___ Passage

Summer is the major molt for ducks; it takes 2-3 weeks in the middle of the summer for ducks to molt after breeding season comes to an end.
Drakes drop their breeding feathers and grow drab, matte plumage that looks more like a hen’s plumage. These feathers are more muted, allowing ducks to hide from predators.
The mid-summer molt is when all ducks, males and females, lose a majority of their downy undercoat, the insulating feathers under their top feathers. You might not realize how many feathers are under there, but trust me, it’s a lot.
During this molt, ducks lose all their primary flight feathers. Wild ducks lose their ability to fly during this period, but your backyard ducks won’t notice the loss of flight.
You won’t have totally naked ducks. Nature leaves their waterproof top feathers that are needed for ducks to stay afloat in the winter. The waterproof top feathers are replaced over the course of a year.
The best part of a ducks molt is that it takes only two weeks. Chickens take FOREVER to molt – sometimes months.

______
___ Stored data

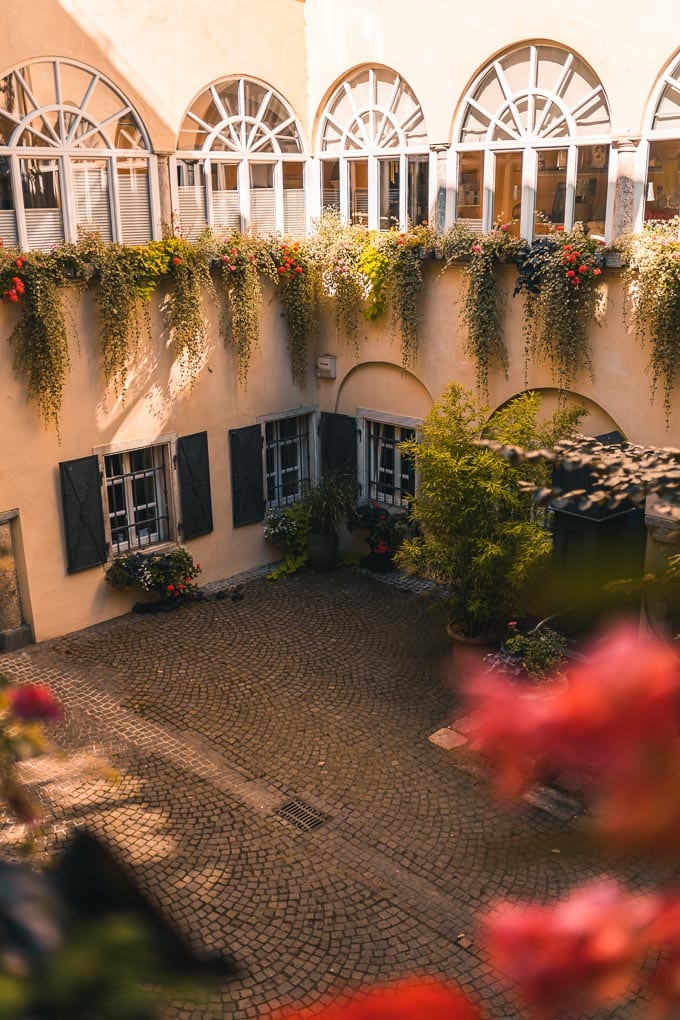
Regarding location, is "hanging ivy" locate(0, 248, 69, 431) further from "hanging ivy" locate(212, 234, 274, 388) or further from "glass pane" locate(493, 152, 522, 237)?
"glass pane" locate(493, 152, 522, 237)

______

Questions to answer:
1. According to the passage on duck molting, which feathers do ducks keep through the mid-summer molt so they can stay afloat in winter?
2. Please reproduce the duck molting passage from "During this molt, ducks" up to and including "course of a year.".

Responses to the tasks:
1. Their waterproof top feathers.

2.
During this molt, ducks lose all their primary flight feathers. Wild ducks lose their ability to fly during this period, but your backyard ducks won’t notice the loss of flight.
You won’t have totally naked ducks. Nature leaves their waterproof top feathers that are needed for ducks to stay afloat in the winter. The waterproof top feathers are replaced over the course of a year.